4.19. barcode: real-time de-multiplexing Nanopore reads from barcode sequencing

barcode (jsa.np.barcode) is a program that demultiplex the nanopore reads from Nanopore barcode sequencing. Downstream analysis can be invoked concurrently by an input script.

barcode is included in the Japsa package.

4.19.1. Synopsis

jsa.np.barcode: Clustering nanopore sequences based on barcode

4.19.2. Usage

jsa.np.barcode [options]

4.19.3. Options

--bcFile=s Barcode file (REQUIRED)
--seqFile=s Nanopore sequences file (REQUIRED)
--scriptRun=s Invoke command script to run npScarf (default=’null’)
--threshold=d Minimum identity(%) for barcode alignment (default=‘70.0’)
--distance=d Minimum identity(%) distance between the best alignment to others (default=‘4.0’)
--twoends Whether a read must contain barcode sequence from both ends or just one end (default) (default=’false’)
--print Print out demultiplexed reads to corresponding FASTA file or not. (default=’false’)
--help Display this usage and exit (default=’false’)

4.19.4. Usage examples

A summary of barcode usage can be obtained by invoking the –help option:

jsa.np.barcode --help

4.19.4.1. Input

barcode takes 2 files as required input:

jsa.np.barcode -seq <nanopore reads> -bc <barcode.fasta>

<nanopore reads> is either the long reads in FASTA/FASTQ file (after MinION sequencing is finished) or standard input ( specified by “-“, for real-time analysis).

<barcode.fasta> is the FASTA file of barcode sequences (given by ONT) with name correspond to the assigned sample id.

Missing any file would break down the whole pipeline.

In addition, one can provide <analysis_script> which is the script call for further action on the de-multiplexed reads. It always take one argument and be executable by invoking:

./analysis_script <id>

in which <id> is the identifier of a sample as given in the <barcode.fasta>. The script should read the standard input of long-read streams to do further analysis.

barcode allows user to set the minimum criteria of a hit with barcode reference to be considered valid. The default value is 70% for minimum identity. At the same time, 4% distance between the best hit and the second best is necessary for differentiation. Decreasing the thresholds will lead to more reads being clustered but with higher risk of false positive while more stringent parameters will generate less but more confident of demultiplexed reads.

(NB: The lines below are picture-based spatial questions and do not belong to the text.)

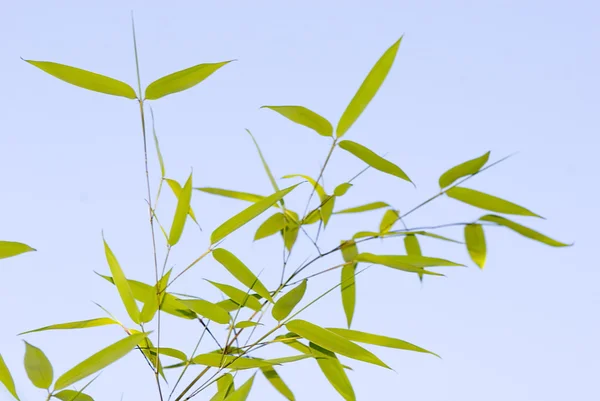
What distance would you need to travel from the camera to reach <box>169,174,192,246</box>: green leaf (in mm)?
833

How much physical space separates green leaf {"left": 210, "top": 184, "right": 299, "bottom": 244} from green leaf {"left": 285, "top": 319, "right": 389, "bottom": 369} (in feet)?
0.43

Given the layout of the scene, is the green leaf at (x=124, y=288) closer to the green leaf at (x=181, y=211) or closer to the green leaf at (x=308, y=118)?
the green leaf at (x=181, y=211)

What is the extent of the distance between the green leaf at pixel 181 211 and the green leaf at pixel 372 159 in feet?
0.69

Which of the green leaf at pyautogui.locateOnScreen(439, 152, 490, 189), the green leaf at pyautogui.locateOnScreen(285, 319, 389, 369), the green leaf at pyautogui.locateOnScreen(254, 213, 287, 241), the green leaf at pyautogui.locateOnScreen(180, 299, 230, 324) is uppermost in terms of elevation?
the green leaf at pyautogui.locateOnScreen(439, 152, 490, 189)

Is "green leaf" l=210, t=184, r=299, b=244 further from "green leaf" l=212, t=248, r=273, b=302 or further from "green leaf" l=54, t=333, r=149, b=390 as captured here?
"green leaf" l=54, t=333, r=149, b=390

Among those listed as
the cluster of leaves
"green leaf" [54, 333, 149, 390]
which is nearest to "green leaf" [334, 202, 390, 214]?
the cluster of leaves

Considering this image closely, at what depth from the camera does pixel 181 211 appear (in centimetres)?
84

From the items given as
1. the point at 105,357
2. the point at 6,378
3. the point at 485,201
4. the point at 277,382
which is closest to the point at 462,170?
the point at 485,201

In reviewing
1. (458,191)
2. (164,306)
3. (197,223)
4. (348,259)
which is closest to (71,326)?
(164,306)

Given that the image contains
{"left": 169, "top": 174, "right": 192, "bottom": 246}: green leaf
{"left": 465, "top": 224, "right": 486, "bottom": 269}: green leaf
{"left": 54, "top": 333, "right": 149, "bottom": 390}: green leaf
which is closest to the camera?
{"left": 54, "top": 333, "right": 149, "bottom": 390}: green leaf

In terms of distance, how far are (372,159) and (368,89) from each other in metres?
0.09

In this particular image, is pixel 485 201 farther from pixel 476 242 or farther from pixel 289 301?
pixel 289 301

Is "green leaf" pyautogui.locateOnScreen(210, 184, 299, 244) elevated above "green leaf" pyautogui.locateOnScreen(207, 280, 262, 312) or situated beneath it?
elevated above

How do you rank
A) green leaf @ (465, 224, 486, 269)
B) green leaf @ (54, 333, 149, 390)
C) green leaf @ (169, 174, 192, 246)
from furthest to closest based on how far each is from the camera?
green leaf @ (465, 224, 486, 269) < green leaf @ (169, 174, 192, 246) < green leaf @ (54, 333, 149, 390)
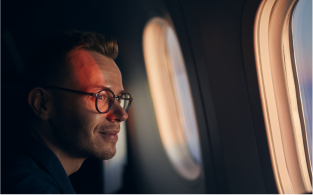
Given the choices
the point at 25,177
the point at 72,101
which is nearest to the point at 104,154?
the point at 72,101

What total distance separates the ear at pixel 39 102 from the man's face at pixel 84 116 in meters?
0.04

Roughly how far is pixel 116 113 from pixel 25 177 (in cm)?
63

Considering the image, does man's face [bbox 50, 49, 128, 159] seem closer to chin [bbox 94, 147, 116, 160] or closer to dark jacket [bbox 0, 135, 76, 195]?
chin [bbox 94, 147, 116, 160]

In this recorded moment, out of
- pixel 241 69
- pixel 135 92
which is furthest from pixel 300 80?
pixel 135 92

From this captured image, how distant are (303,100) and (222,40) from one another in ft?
2.72

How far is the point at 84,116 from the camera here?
130 centimetres

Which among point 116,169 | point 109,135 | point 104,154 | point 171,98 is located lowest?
point 116,169

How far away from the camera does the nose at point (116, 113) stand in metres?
1.37

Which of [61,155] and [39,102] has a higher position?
[39,102]

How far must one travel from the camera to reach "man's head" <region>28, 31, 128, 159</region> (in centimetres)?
127

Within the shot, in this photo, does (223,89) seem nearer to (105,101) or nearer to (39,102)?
(105,101)

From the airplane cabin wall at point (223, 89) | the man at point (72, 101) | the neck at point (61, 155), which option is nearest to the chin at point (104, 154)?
the man at point (72, 101)

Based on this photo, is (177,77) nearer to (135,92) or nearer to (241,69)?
(135,92)

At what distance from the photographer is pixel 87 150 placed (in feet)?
4.31
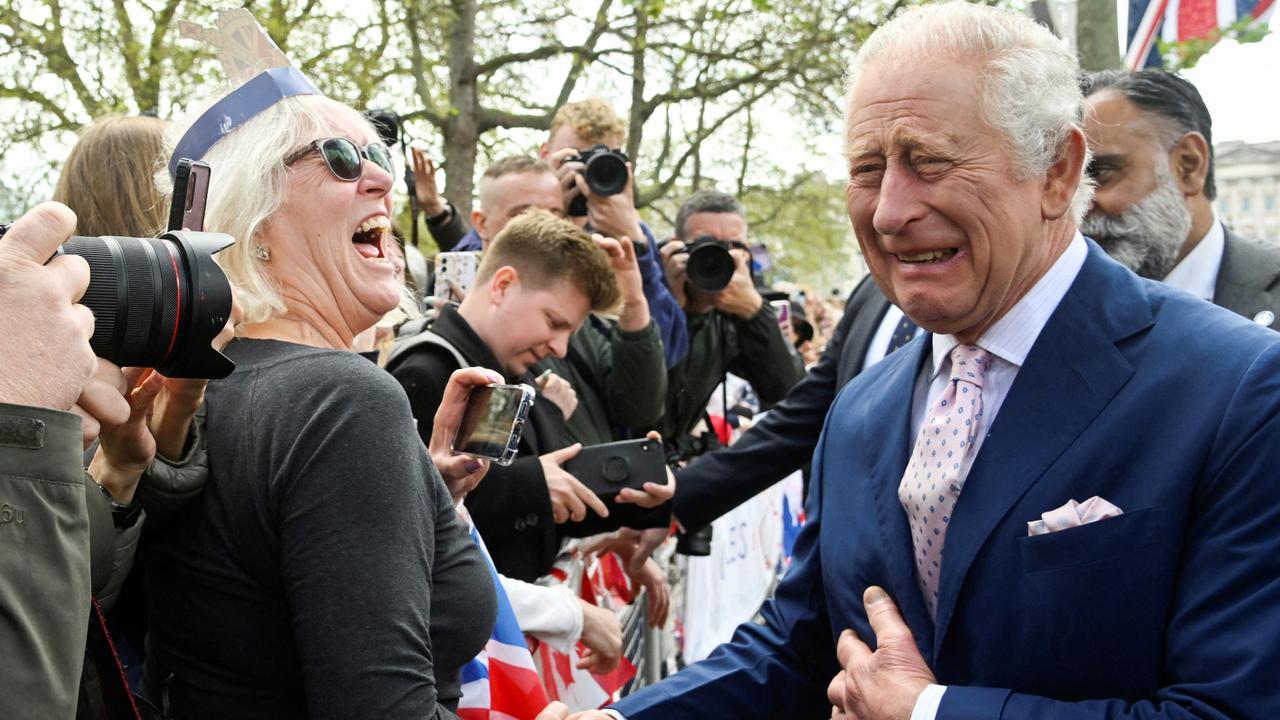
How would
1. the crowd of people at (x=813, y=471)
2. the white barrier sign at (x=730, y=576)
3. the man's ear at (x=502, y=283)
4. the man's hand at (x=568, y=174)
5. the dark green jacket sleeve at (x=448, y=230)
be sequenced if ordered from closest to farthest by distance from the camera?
the crowd of people at (x=813, y=471), the man's ear at (x=502, y=283), the man's hand at (x=568, y=174), the white barrier sign at (x=730, y=576), the dark green jacket sleeve at (x=448, y=230)

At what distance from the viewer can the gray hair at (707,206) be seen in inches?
256

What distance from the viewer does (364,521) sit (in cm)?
183

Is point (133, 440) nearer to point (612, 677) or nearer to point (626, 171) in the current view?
point (612, 677)

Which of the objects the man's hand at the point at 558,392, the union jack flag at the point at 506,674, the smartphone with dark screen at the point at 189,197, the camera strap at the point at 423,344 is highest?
the smartphone with dark screen at the point at 189,197

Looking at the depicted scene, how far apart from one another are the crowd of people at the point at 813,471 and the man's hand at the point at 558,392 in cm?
105

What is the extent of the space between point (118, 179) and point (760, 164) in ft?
82.5

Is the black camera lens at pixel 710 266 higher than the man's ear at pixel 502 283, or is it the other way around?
the man's ear at pixel 502 283

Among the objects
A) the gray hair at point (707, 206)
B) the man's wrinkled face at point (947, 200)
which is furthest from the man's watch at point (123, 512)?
the gray hair at point (707, 206)

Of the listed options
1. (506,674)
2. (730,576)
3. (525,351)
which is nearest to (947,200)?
(506,674)

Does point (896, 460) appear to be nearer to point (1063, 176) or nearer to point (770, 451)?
point (1063, 176)

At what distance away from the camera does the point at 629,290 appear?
4578 millimetres

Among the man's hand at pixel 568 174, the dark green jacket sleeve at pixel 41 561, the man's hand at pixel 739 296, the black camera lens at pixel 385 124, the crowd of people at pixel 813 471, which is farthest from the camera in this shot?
the man's hand at pixel 739 296

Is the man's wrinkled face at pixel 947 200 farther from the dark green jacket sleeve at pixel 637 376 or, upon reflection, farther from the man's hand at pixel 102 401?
the dark green jacket sleeve at pixel 637 376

User can also have control on the matching condition for barcode detection, either one-end match or both-end match. For the first case (default), only the a legal maximal hit from one end of a read is enough to label it while in the later case, we take into account a pair from both 5’ and 3’terminus. Thus the input for each use case should be different. The one-end option can take the simple FASTA file of Nanopore barcodes while the two-end need pairs of barcode to be specified (e.g. with _F and _R suffix). One of a typical use case for two-end matching is when we want to detect the super-barcode which includes also tail- and primer-sequences in pre-defined orientation.

4.19.4.2. Output

barcode output depends on the <analysis script> because the de-multiplexed reads are streamed directly to its dedicated process. If ones only interest in de-multiplexing alone, then the script should be as simple as to write stream to file. For example:

1
2
3
4
5
#!/bin/bash
while read line
do
  echo "$line"
done >> ${1}_script.fasta

This is equivalent to enable the -p option:

jsa.np.barcode -seq <nanopore reads> -bc <barcode.fasta> -script <analysis_script> -p

that would print out de-multiplexed FASTA sequences <id>_clustered.fasta

4.19.4.3. Real-time scaffolding for barcode sequencing

One use-case for barcode sequencing is to run npscarf on the resulted de-multiplexed reads. This could be done by calling a script that can take an output folder of long reads from a sample to scaffold its corresponding short-reads (e.g. SPAdes) assembly. E.g.

1
2
3
4
5
6
7
#!/bin/bash
dirname=`find /coin/barcode/ -maxdepth 1 -type d -name "*${1}*" -print -quit`

bwa index ${dirname}/contigs.fasta

bwa mem -t 16 -k11 -W20 -r10 -A1 -B1 -O1 -E1 -L0 -a -Y -K 10000 ${dirname}/contigs.fasta - 2> /dev/null | \
jsa.np.npscarf -realtime -read 100 -time 1 -b - -seq ${dirname}/contigs.fasta -spadesDir ${dirname} -prefix ${1} > ${1}.log 2>&1

In this scenario, we assume the output SPAdes folders locate in one directory and the folder names contain the ID of the corresponding samples.